Le thé est une boisson qui s’est popularisée en Russie au XIX? siècle après avoir été d’abord l’apanage des aristocrates. Comme dans de nombreux pays, cette boisson s’est vite inscrite dans la tradition et se boit aussi bien à la maison que dans des établissements publics. En Russie, le breuvage est depuis toujours indissociable du Samovar, un ustensile servant à faire chauffer le thé et à le maintenir au chaud durant plusieurs heures. Comment s’y prendre pour bien préparer le thé à la Russe ?
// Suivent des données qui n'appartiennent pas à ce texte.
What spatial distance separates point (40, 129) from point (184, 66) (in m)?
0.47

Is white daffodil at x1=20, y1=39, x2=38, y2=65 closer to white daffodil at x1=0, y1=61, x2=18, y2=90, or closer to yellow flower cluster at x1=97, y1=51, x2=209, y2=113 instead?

Préparer un thé russe en comprenant ses caractéristiques

Les Russes ont, depuis toujours, une préférence pour le thé noir fort en provenance de Chine. En Russie, le thé est cultivé dans la station balnéaire de Sotchi, où la température est plus clémente. Les feuilles sont récoltées 3 fois par an entre les mois d’avril et octobre. 

Le thé russe se caractérise par un goût fortement corsé, semblable à celui de Chine, dont il en tire d’ailleurs l’origine. Les Russes affectionnent en effet les thés forts et corsés et pour préparer un thé russe, il faut donc opter pour des variétés dotées d’une saveur puissante, comme le Lapsang Souchong. On reconnaît surtout le thé noir russe pour sa saveur charpentée et son parfum de bergamote, ou d’agrumes et d’écorces séchées, caractéristiques des thés Earl Grey.

Les origines de ce breuvage

Les premières mentions du thé dans les récits historiques en Russie datent de 1567. À cette époque, il était déjà apprécié pour son goût, bien que ses vertus pour la santé ne soient pas encore connues par le plus grand nombre.

Ce fut vraisemblablement au XVII? siècle que son existence a été reconnue officiellement, lorsque le Tsar en consomme après que des émissaires chinois lui en offrent en cadeau. Le thé est alors considéré comme un produit exotique et nouveau et plaît aux notables. 

La situation connaît une évolution lorsque le Tsar PierreI??r le Grand entreprend un échange commercial récurrent sur la Route de la Soie avec l’Empereur Chinois. Les produits importés comprennent alors du thé Pu Erh chinois.

Plus tard, les premières cultures de thé feront leur apparition sur les rives de la mer Noire à proximité de Sotchi et Géorgie, les Moscovites étant de plus en plus intéressés par ce breuvage. La culture de thé local et sa popularisation ont d’ailleurs grandement contribué à en faire baisser le prix dans le pays.

Les étapes de préparation à suivre

Traditionnellement, le thé russe se prépare avec le Samovar, un récipient en métal posé dans un foyer à charbon dans lequel l’eau est chauffée. Vous pouvez remplacer celle-ci avec une bouilloire classique étant donné qu’il peut être difficile de trouver cet ustensile si spécifique. 

Ainsi, vous devez avoir une bouilloire d’eau d’un côté et une théière de l’autre. Pendant que l’eau chauffe dans le Samovar, dosez les feuilles de thé à l’intérieur de la théière et couvrez-les avec de l’eau chaude, à la température indiquée pour le type de thé russe pour lequel vous aurez opté. Normalement, l’infusion doit prendre 15 minutes environ ou jusqu’à ce que les feuilles remontent à la surface de l’eau. Attention, il faut très peu d’eau, car l’objectif est d’obtenir un « concentré de thé ».

Pour faire honneur à la tradition, il ne faut pas hésiter à utiliser beaucoup de feuilles afin d’avoir un thé bien concentré. Pensez aussi à ajouter de la confiture de haute qualité dans le breuvage pour l’adoucir, mais vous pouvez aussi opter pour de l’édulcorant ou pour un conservateur de fruits. 

Pour déguster le thé, versez un peu de concentré dans votre tasse, puis versez de l’eau de bouilloire afin de le doser selon vos goûts.